Applying gentle compression you notice the vein is not collapsing and the artery is slightly distorting. You see a blood clot within the common femoral vein.
You complete the procedure by assessing his femoral, deep femoral and popliteal veins. Once his pain is controlled you discharge the patient with anticoagulation and arrange urgent primary care follow-up.
Pearls and Pitfalls for performing a proximal lower extremity ultrasound for DVT
- Ultrasound of the proximal lower extremity for DVT is a procedure that can be completed rapidly and accurately by emergency physicians at the bedside in patients with suspected DVT.
- The patient should be laid supine with their leg externally rotated and abducted.
- Be sure to image the common femoral vein at the level of the greater saphenous vein, as lack of compressibility of either of these vessels would be concerning for a DVT. Continue scanning down the leg in short axis to identify the femoral vein and deep femoral vein.
- To assess the popliteal vein for compression you want to place the probe in the popliteal fossa. Be sure to evaluate the popliteal vein prior to its trifurcation.

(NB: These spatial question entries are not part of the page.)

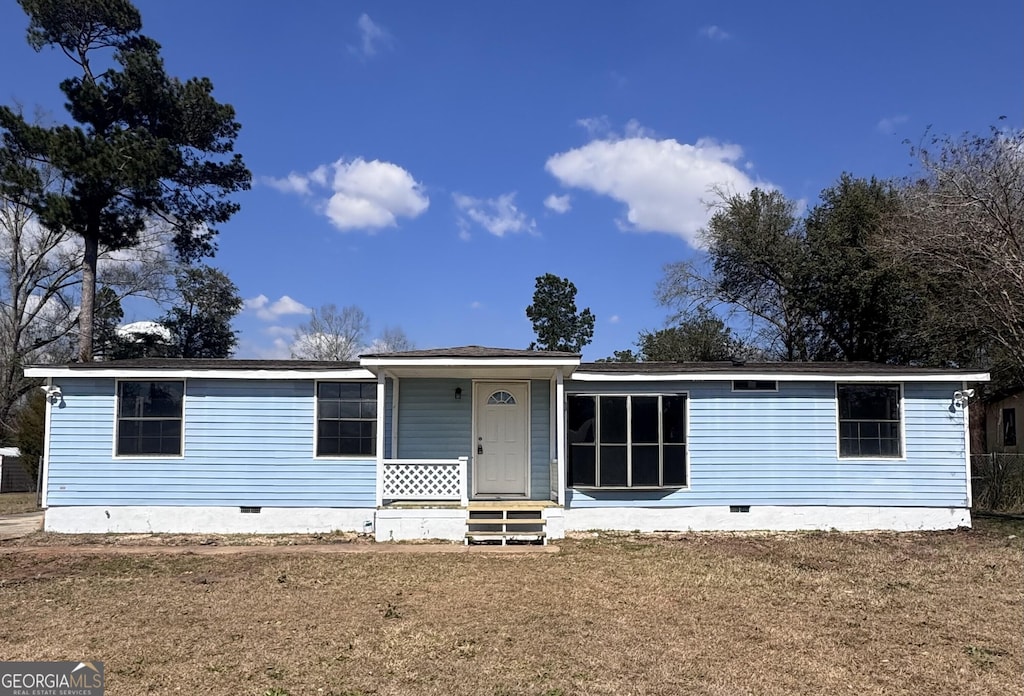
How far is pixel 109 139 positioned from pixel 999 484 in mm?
23395

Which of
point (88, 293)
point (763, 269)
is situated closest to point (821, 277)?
point (763, 269)

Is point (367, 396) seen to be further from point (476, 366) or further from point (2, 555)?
point (2, 555)

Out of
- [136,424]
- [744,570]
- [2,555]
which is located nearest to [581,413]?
[744,570]

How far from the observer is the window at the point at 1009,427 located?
24422 millimetres

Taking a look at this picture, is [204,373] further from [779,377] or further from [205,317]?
[205,317]

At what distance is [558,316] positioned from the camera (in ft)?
143

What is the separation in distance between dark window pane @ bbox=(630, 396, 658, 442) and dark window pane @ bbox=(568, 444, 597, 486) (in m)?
0.75

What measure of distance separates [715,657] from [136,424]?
9402 millimetres

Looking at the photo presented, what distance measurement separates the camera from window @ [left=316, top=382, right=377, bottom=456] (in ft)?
36.9

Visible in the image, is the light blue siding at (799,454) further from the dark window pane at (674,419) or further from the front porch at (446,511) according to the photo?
the front porch at (446,511)

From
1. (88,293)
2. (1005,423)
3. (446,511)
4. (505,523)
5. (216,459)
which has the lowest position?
(505,523)

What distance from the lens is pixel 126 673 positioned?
16.0ft

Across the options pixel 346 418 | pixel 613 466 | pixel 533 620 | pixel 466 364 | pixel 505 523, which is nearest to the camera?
pixel 533 620

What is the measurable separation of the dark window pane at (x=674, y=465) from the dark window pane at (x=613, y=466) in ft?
2.06
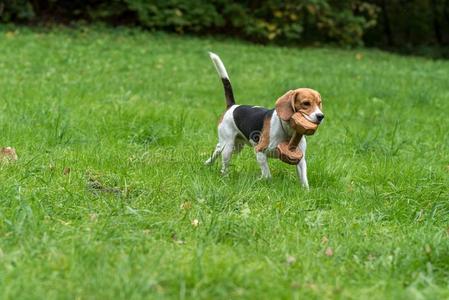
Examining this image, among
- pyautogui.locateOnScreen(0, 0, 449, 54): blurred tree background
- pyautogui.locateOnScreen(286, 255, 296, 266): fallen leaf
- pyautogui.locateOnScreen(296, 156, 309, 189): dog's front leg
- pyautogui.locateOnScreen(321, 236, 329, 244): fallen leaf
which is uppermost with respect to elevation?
pyautogui.locateOnScreen(286, 255, 296, 266): fallen leaf

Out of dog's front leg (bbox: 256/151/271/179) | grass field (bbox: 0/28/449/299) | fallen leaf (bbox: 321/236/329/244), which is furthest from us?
dog's front leg (bbox: 256/151/271/179)

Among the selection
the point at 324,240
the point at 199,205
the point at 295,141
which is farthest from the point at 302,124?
the point at 324,240

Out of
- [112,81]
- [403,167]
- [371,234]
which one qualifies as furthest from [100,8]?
[371,234]

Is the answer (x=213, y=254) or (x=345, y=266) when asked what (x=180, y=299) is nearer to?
(x=213, y=254)

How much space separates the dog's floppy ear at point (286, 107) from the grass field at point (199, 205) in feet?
1.56

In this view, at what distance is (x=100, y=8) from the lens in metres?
19.4

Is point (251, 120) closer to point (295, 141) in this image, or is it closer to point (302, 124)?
point (295, 141)

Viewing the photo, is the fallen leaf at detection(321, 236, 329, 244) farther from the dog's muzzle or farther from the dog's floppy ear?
the dog's floppy ear

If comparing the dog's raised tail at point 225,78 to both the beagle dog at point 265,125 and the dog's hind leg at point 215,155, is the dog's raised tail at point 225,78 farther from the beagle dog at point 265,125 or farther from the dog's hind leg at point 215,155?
the dog's hind leg at point 215,155

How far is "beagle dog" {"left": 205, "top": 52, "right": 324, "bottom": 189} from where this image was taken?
13.9 feet

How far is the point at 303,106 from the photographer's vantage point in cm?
421

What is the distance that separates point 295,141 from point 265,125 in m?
0.30

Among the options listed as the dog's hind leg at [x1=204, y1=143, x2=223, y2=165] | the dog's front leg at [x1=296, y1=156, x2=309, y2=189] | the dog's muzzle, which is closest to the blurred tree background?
the dog's hind leg at [x1=204, y1=143, x2=223, y2=165]

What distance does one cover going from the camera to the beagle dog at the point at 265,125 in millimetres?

- A negative study is when you are able to compress the vein in transverse/short axis and the walls of the vein touch and the lumen completely disappears.
- A positive study is when there is lack of compressibility of the vein and slight distortion of the artery.
- False negatives for this study include compression of superficial veins, compression in long axis orientation, over-compression, and an anechoic thrombus.
- False positives include a Baker’s cyst, inadequate compression, lymph node, abscess and superficial thrombophlebitis.